Der Begriff „soziale Ansteckung“ ist nicht nur – vor allem für Laien – irreführend, sondern auch in höchstem Maße verharmlosend. Er bagatellisiert eine Krankheit, bei der 10 bis 15% aller Betroffenen sterben und es für viele kein Zurück in die Normalität mehr gibt, selbst wenn sie es anstreben. Sie verhungern, obwohl sie auf keinen Fall sterben wollen, sondern unbedingt (sich selbst) leben!

Und genau hier spanne ich den Bogen zu trans Identitäten:

Sie wollen sich selbst leben! Es geht bei der Identitätsfrage eben nicht nur um ein Gefühl. Es macht mich mehr als nur betroffen, wie sehr vor allem radikale Feminist:Innen, aber auch Transfeinde und/oder trans-Kritiker allgemein, versuchen, die Identität von Menschen zu zersetzen und auszulöschen. Dass sich daran sogar Personen beteiligen, bzw. den Prozess verstärken, die es sich ansonsten mit Hilfe eines Vereins auf die Fahnen geschrieben haben, über Bullshit aufzuklären, macht mich beinahe hilflos. Keiner der Besagten hat einen medizinischen/psychologischen Background. Sie beziehen ihre Kenntnisse unter anderem bzw. lediglich von einer Biologin, die sich hauptberuflich mit Fischen beschäftigt.

Nein, das hier ist kein Versuch, gegen Frau Marie-Luise Vollbrecht Stimmung zu verbreiten. Ich möchte nur darauf hinweisen, dass ihre Kompetenzen in der Transgender-Debatte zu wünschen übrig lassen und dass sie viele Gründe hätte, rein subjektiv und keineswegs objektiv-souverän zu urteilen und/oder aufzuklären.

Vor allem am Thema der Anorexie lässt sich sehr gut nachvollziehen, wie groß die identitäre Bedeutung im Leben eines Menschen ist. Ginge es „nur“ um ein Gefühl, könnte man auch die inzwischen zum Glück verbotene Konversionstherapie wieder einführen. So manch einer scheint das ja mit gewissen Wegweisern zu versuchen.

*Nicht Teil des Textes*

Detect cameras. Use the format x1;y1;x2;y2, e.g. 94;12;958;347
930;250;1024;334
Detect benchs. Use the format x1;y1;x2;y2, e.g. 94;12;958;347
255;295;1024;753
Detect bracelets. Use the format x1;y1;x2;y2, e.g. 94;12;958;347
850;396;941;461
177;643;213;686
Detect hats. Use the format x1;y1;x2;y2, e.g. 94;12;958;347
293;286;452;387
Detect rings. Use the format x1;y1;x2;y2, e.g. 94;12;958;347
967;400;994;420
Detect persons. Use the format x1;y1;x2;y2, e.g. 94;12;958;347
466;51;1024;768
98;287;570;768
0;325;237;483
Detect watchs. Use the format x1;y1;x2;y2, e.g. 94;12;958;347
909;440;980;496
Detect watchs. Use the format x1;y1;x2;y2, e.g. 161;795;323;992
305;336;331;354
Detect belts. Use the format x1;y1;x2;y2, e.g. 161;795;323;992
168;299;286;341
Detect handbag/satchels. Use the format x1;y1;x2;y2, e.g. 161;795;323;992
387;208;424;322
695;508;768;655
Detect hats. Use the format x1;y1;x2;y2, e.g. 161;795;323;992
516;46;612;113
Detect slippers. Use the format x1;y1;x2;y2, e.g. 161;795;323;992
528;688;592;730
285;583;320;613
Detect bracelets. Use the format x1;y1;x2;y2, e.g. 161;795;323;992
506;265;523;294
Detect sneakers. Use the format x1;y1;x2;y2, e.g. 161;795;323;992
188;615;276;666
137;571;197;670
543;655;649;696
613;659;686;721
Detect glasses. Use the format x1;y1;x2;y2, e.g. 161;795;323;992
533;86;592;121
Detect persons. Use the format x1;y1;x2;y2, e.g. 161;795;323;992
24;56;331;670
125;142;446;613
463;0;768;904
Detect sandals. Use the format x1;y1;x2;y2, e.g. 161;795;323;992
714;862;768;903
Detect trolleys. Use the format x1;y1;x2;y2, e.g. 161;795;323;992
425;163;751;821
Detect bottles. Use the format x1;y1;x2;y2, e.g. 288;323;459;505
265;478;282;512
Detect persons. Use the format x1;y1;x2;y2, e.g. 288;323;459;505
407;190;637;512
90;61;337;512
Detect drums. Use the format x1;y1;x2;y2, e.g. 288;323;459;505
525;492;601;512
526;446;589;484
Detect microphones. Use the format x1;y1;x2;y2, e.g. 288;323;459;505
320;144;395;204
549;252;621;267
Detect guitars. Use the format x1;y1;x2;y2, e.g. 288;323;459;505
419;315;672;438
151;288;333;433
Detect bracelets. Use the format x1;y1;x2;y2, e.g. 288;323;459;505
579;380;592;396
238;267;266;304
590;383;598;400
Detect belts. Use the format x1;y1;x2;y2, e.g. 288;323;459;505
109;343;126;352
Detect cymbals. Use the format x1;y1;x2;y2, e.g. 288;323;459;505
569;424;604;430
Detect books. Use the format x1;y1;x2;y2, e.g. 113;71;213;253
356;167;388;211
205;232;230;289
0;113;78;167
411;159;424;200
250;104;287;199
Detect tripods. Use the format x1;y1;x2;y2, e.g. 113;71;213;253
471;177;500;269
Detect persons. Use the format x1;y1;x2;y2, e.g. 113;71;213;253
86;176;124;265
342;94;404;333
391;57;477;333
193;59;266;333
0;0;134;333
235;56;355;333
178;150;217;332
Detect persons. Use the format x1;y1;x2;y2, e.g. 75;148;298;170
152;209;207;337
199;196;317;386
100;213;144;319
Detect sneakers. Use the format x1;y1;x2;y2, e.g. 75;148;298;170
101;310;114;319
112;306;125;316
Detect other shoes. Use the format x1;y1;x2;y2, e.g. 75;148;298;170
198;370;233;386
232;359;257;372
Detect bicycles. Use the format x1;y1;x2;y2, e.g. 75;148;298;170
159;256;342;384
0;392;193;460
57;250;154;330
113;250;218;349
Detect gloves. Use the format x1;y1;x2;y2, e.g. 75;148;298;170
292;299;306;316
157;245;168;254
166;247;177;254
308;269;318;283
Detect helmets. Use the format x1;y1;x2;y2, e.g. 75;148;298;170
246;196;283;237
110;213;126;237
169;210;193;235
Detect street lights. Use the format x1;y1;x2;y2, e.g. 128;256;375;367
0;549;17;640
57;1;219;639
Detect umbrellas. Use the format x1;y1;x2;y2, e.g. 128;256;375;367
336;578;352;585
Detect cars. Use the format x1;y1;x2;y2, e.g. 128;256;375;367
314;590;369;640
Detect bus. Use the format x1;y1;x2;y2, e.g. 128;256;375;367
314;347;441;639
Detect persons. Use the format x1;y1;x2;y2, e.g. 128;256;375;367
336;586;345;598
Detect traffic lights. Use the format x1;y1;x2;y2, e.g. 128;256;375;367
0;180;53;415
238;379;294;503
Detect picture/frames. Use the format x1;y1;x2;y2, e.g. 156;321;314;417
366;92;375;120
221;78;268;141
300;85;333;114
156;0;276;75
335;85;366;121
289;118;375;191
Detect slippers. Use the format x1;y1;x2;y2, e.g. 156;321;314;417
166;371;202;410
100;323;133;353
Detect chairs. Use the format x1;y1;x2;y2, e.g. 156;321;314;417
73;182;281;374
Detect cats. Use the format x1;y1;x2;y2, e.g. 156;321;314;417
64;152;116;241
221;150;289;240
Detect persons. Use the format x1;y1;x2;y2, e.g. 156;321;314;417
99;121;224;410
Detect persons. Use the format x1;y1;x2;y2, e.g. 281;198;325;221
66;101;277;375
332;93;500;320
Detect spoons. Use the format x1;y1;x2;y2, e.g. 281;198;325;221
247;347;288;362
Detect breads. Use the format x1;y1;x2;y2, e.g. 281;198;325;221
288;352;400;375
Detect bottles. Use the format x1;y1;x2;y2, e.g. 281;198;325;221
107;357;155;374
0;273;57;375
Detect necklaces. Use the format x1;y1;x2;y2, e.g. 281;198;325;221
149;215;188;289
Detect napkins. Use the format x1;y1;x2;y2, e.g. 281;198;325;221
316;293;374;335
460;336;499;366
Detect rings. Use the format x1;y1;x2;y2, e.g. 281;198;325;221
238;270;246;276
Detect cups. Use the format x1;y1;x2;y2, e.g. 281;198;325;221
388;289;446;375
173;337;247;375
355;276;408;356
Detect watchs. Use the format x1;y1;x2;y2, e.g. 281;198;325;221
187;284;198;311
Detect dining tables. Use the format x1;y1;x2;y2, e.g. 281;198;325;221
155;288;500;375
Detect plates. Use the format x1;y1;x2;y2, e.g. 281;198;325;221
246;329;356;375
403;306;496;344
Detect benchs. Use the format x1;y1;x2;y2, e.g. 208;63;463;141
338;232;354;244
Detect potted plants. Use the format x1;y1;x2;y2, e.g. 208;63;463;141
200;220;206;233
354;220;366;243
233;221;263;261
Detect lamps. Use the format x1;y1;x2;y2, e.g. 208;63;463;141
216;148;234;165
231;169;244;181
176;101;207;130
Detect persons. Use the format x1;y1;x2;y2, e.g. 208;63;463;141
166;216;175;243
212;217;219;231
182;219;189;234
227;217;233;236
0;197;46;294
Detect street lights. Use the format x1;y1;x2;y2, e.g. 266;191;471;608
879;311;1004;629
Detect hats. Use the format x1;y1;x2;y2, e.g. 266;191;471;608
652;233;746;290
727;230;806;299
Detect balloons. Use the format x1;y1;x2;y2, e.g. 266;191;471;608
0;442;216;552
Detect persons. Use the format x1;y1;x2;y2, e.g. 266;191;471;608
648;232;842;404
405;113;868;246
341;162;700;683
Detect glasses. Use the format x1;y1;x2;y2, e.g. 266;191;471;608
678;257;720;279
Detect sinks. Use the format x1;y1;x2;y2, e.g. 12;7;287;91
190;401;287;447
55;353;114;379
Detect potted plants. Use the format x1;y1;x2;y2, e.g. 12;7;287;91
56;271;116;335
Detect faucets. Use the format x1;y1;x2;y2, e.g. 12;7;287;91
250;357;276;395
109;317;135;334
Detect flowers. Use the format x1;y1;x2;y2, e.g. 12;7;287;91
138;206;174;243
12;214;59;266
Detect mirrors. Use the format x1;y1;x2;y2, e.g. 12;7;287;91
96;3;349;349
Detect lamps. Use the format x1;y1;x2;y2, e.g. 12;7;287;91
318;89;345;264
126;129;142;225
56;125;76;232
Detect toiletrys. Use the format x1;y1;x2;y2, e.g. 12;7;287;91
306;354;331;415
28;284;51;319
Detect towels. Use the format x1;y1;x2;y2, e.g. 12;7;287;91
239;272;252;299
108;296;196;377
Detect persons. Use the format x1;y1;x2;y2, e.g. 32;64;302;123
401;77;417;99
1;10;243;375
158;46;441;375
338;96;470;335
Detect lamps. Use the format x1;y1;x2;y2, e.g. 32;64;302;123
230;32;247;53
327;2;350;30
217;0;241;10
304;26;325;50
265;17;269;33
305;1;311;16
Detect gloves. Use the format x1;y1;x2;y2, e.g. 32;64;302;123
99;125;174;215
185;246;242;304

Es geht aber nicht NUR um Gefühle, die man umkonditionieren kann, indem man u.a. das Denken und die Einstellung verändert. Es geht um Gene, um Biologie, die sich nicht nur auf Gameten bezieht, um Biochemie, um neurochemische Prozesse – um so vieles mehr als nur um die Fortpflanzungsgeschlechter! Ich finde es in höchstem Maße erschreckend, dass auf dem Rücken angeblicher Wissenschaft eine identitäre Demontage und Dämonisierung von trans Personen stattfindet, wie es sie seit 1933 nicht mehr gegeben hat.